Protein concentration after extraction was measured using a bicinchoninic acid (BCA) assay kit. Some 30 μg of total protein was loaded. Separated proteins were transferred into a polyvinylidene membrane and blocked by 5% BSA for 1 h. Primary antibodies were incubated overnight at 4 °C (1:1,000 FAH recombinant rabbit monoclonal antibody, 1:1,000 primary actinin antibody). After washing four times, the membrane was incubated with anti-rabbit IgG, HRP-linked antibody (1:2,000). The membrane was imaged using a ChemiDoc imaging system (Bio-Rad).

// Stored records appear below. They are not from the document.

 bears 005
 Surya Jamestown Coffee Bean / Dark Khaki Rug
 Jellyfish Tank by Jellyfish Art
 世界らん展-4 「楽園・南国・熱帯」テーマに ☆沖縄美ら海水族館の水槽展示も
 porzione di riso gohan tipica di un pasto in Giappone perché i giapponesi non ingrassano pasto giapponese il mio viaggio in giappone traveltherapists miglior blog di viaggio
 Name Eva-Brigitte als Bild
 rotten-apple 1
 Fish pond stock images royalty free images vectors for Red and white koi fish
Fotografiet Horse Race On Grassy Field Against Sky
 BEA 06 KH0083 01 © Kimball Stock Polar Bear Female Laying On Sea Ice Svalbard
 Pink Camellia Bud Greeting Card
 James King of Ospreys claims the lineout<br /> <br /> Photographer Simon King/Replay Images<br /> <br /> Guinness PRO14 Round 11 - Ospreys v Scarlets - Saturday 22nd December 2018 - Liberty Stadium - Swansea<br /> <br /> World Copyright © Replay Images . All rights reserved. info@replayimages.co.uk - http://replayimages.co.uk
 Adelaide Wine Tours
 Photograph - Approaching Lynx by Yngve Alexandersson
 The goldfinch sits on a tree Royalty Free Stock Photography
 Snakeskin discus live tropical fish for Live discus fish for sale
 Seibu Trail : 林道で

In vivo genome editing (Cas9 mRNA/sgPCKS9) in C57BL/6 mice

C57BL/6J mice were first injected with DMG-PEG2000 LNPs (mRNA, 1.5 mg kg⁻¹) to generate APAs. After 30 days, mice were i.v. injected with DMG-PEG2000 LNPs or BPL LNPs for the co-delivery of Cas9 mRNA and sgPCKS9 at a total dose of 1.5 mg kg⁻¹ (2:1, wt/wt). Ten days after injection, serum was obtained for the evaluation of liver functions and PCSK9 protein, cholesterol and triglyceride levels. Liver was harvested for a histology study by haematoxylin and eosin (H&E) staining; PCSK9 protein analysis by western blot and ELISA assay; and genomic DNA collection.

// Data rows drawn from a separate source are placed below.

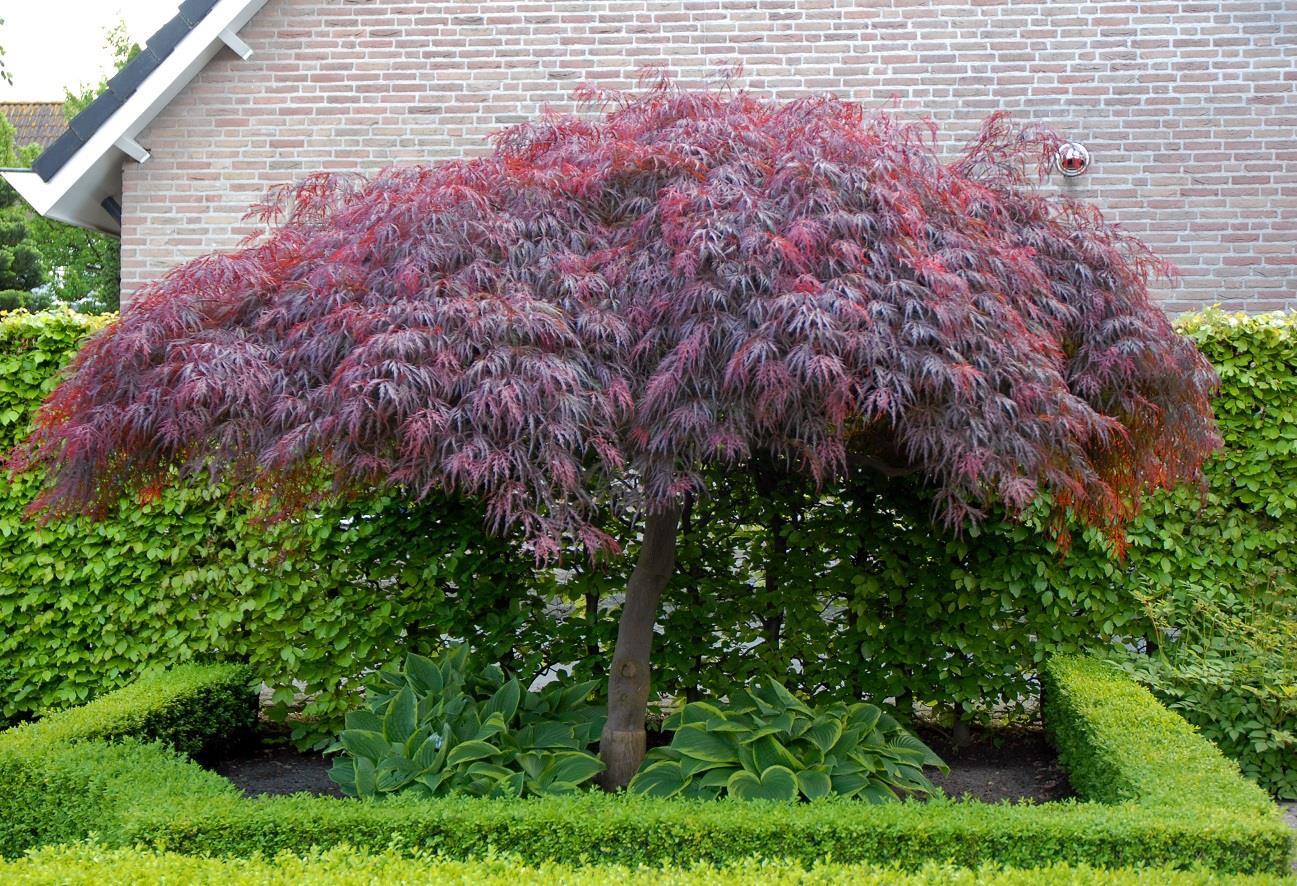 1x Large Acer Palmatum Dissectum Garnet Plant Rare Japanese Maple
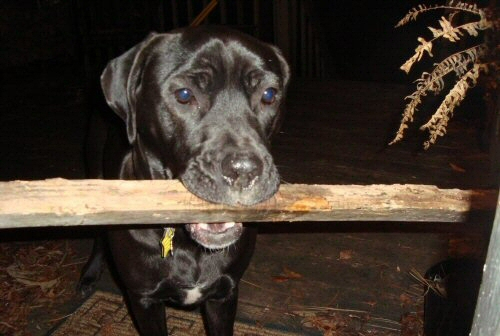Hellpuppy Kora, Vampire Attack Dog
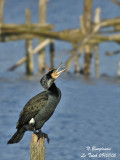 GREAT CORMORANT breeding adult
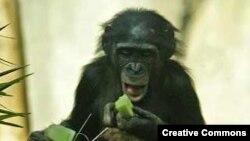 Бонобо (фото: Аарона Логана)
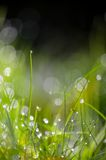 Green grass water drops background Royalty Free Stock Image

Western blot for genome editing

Protein concentration after extraction was measured using a BCA assay kit. Some 40 μg of total protein was loaded. Separated proteins were transferred into a polyvinylidene membrane and blocked by 5% BSA for 1 h. Primary antibodies were incubated overnight at 4 °C (1:1,000 primary PCSK9 antibody (Abcam), 1:1,000 primary actinin antibody). After washing four times, the membrane was incubated with anti-rabbit IgG, HRP-linked antibody (1:2,000). The membrane was imaged using a ChemiDoc imaging system (Bio-Rad).

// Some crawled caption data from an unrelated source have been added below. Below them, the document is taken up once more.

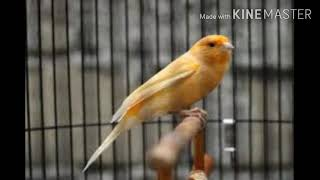 Suara burung kenari gacor isian blackthroat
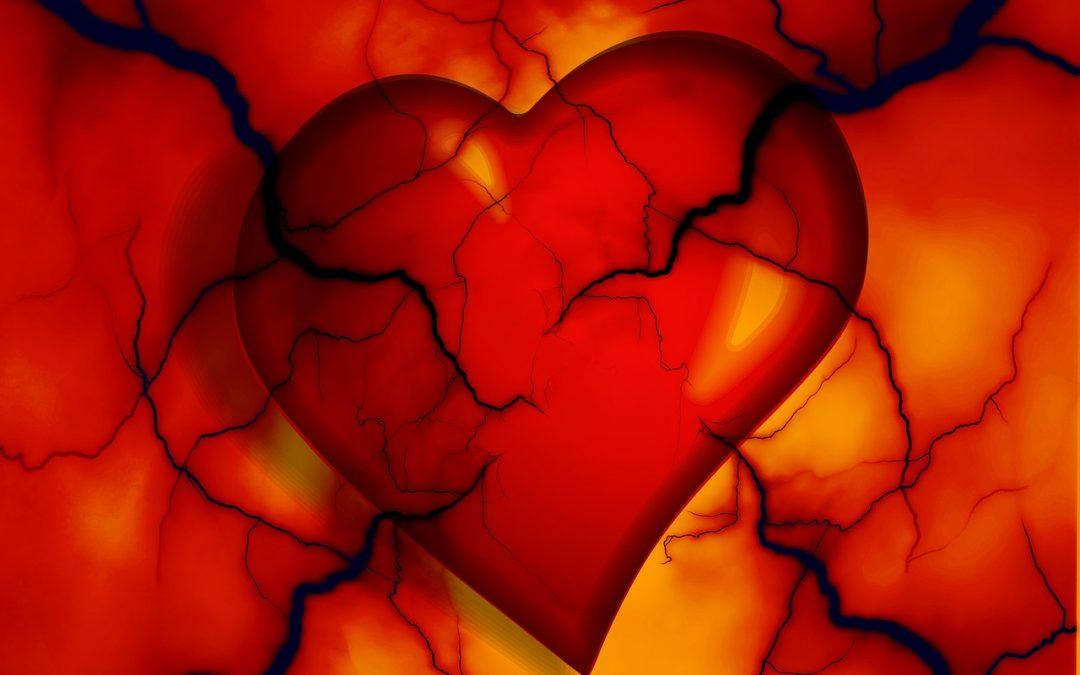 heart nutrients
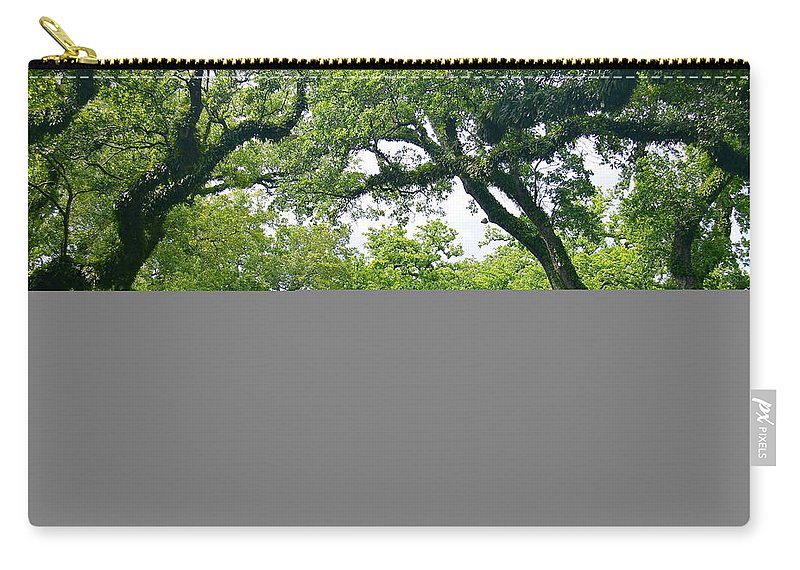 Tree Carry-all Pouch featuring the photograph Oak Alley Trees by Denise Mazzocco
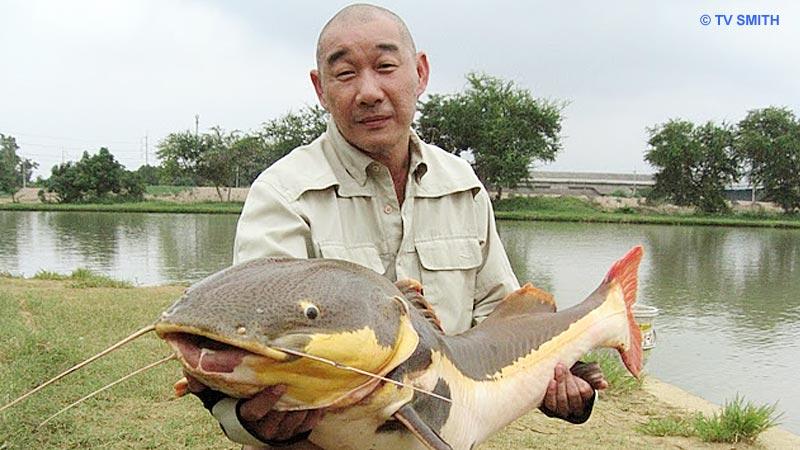 Like Angler Like Fish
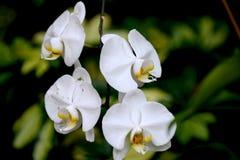 орхидея цветков предпосылки близкая вверх по белизне Стоковое Изображение RF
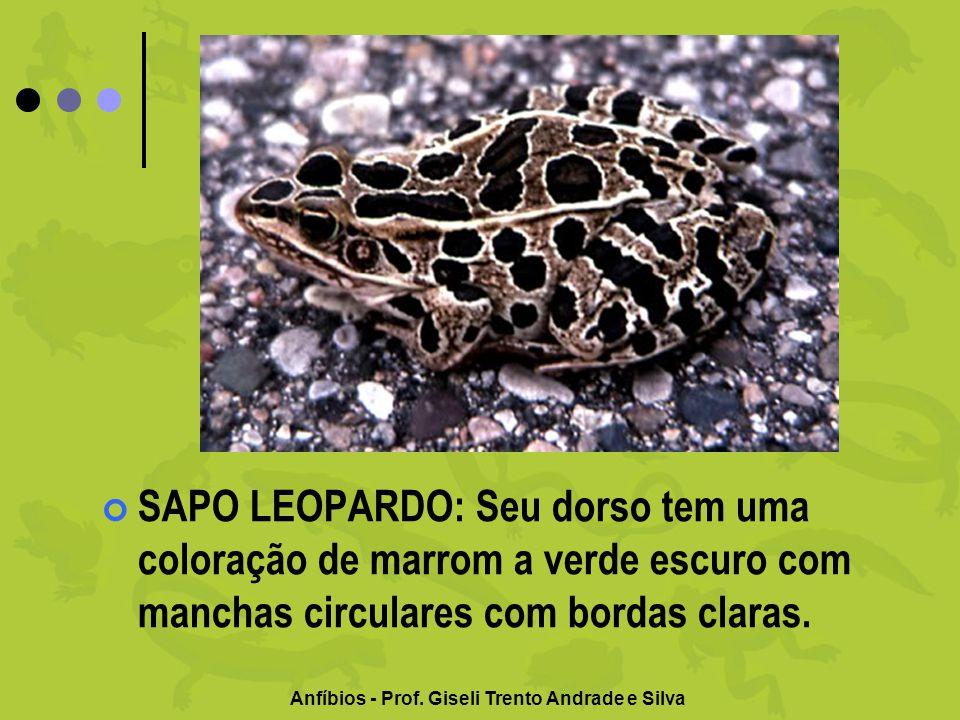 Anfíbios - Prof. Giseli Trento Andrade e Silva SAPO LEOPARDO: Seu dorso tem uma coloração de marrom a verde escuro com manchas circulares com bordas c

Statistics and reproducibility

Statistical analyses were conducted using GraphPad Prism v.9.5.1 software. The error bars in the results represent the mean ± s.d. The sample size was not predetermined by a specific statistical method, and dosing groups were filled by randomly selecting from the same pool of animals for both in vitro and in vivo experiments. No data were excluded from the analyses. Importantly, all investigators were blinded to group allocation during the data collection and analysis processes.

Reporting summary

Further information on research design is available in the Nature Portfolio Reporting Summary linked to this article.

Supplementary Material

Additional information

Supplementary information The online version contains supplementary material available at https://doi.org/10.1038/s41563-024-02116-3.

Data availability

All the data are available from the corresponding author upon request. Source data are provided with this paper.